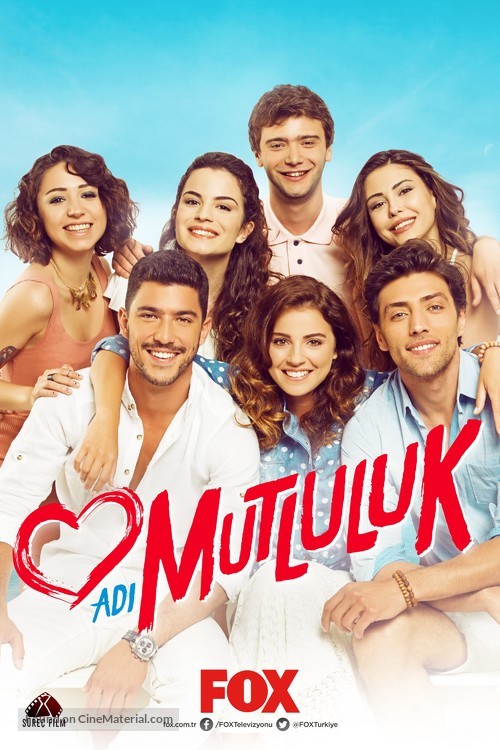 &quot;Adi Mutluluk&quot; - Turkish Movie Poster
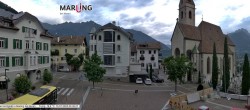 Archiv Foto Webcam Pfarrkirche Maria Himmelfahrt Marling 05:00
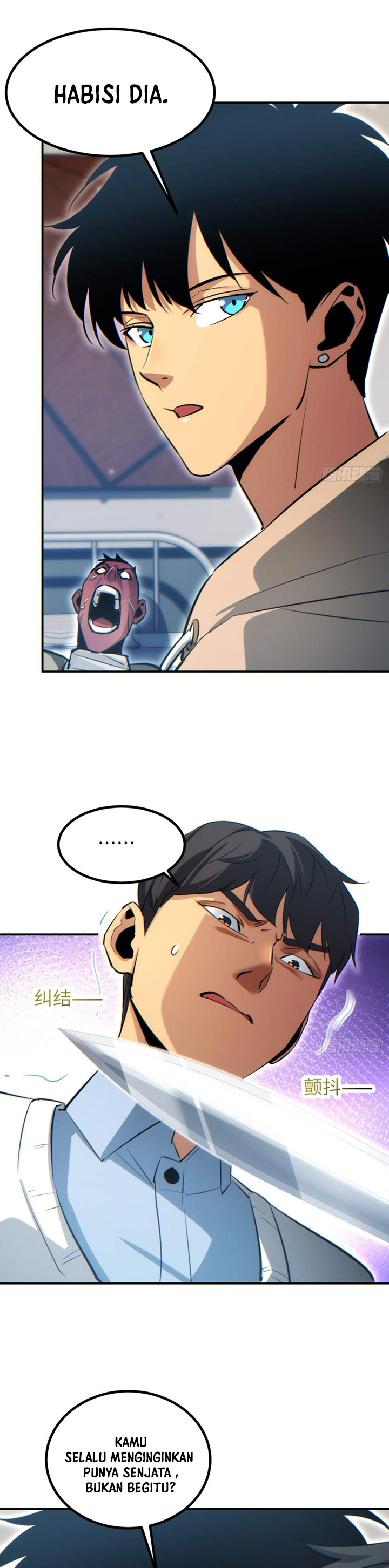 Rebirth in the Apocalypse: I Reach the Top by Opening Boxes chapter 14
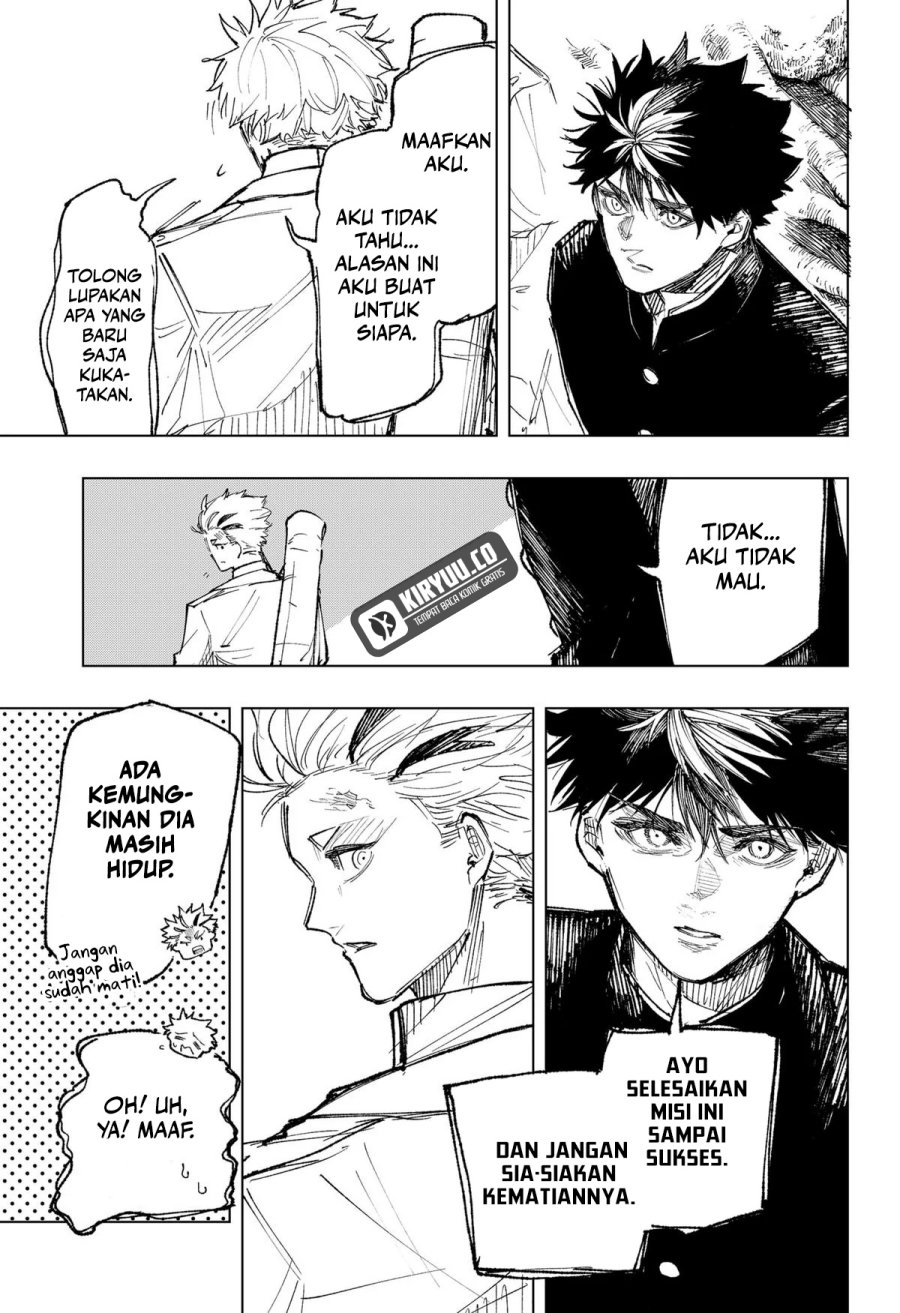 Oversleeping Takahashi Chapter 17 Bahasa Indonesia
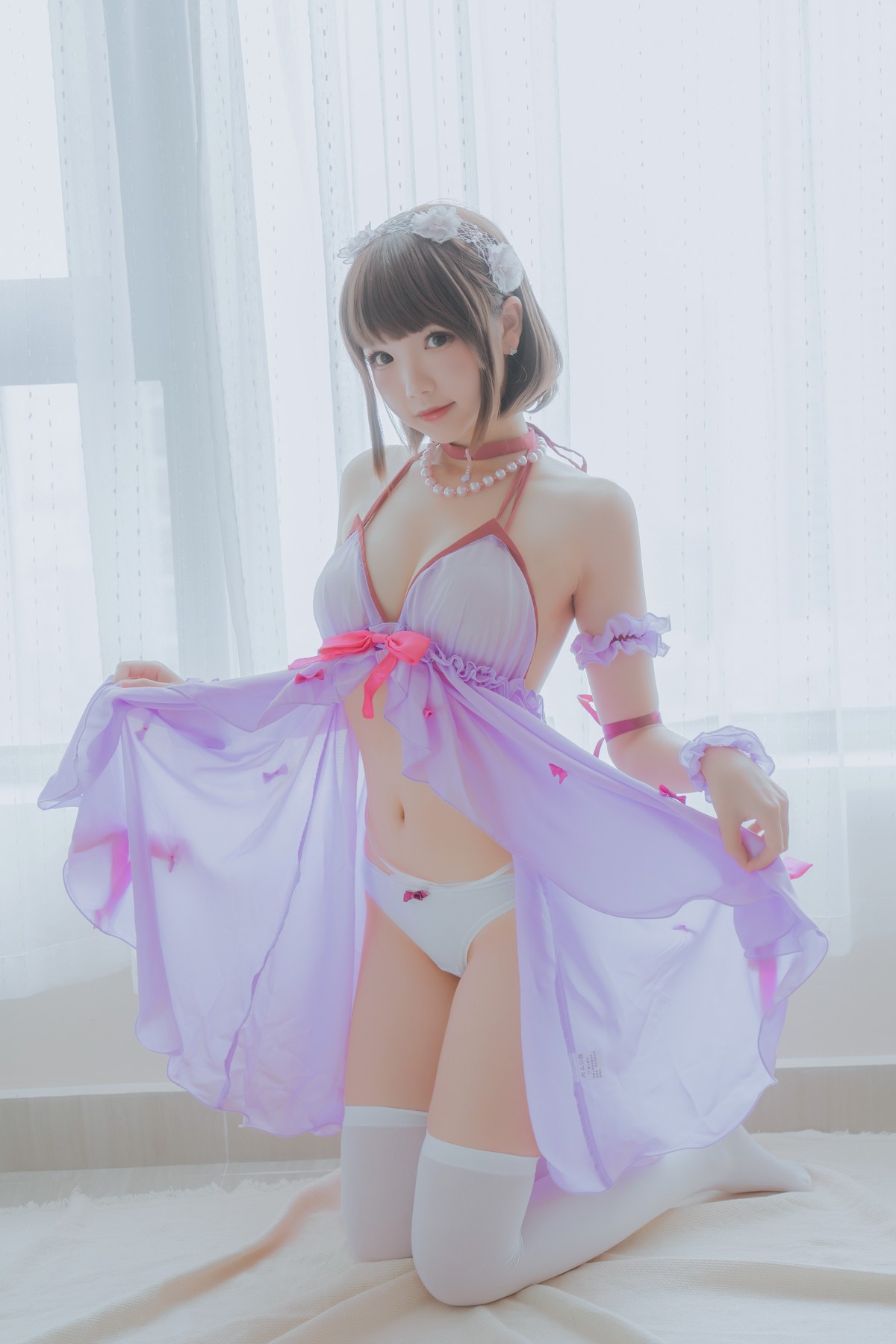 xgyw.top_动漫博主雪晴Astra加藤惠本子主题私房多套服饰系列秀完美身材靓丽迷人写真64P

******

* [Exercise details]:
Rewrite all of the lines above, replacing "Movie" with "Film" and leaving everything else unchanged. Omit the pictures from your answer.

* [Result of this exercise]:
 &quot;Adi Mutluluk&quot; - Turkish Film Poster
 Archiv Foto Webcam Pfarrkirche Maria Himmelfahrt Marling 05:00
 Rebirth in the Apocalypse: I Reach the Top by Opening Boxes chapter 14
 Oversleeping Takahashi Chapter 17 Bahasa Indonesia
 xgyw.top_动漫博主雪晴Astra加藤惠本子主题私房多套服饰系列秀完美身材靓丽迷人写真64P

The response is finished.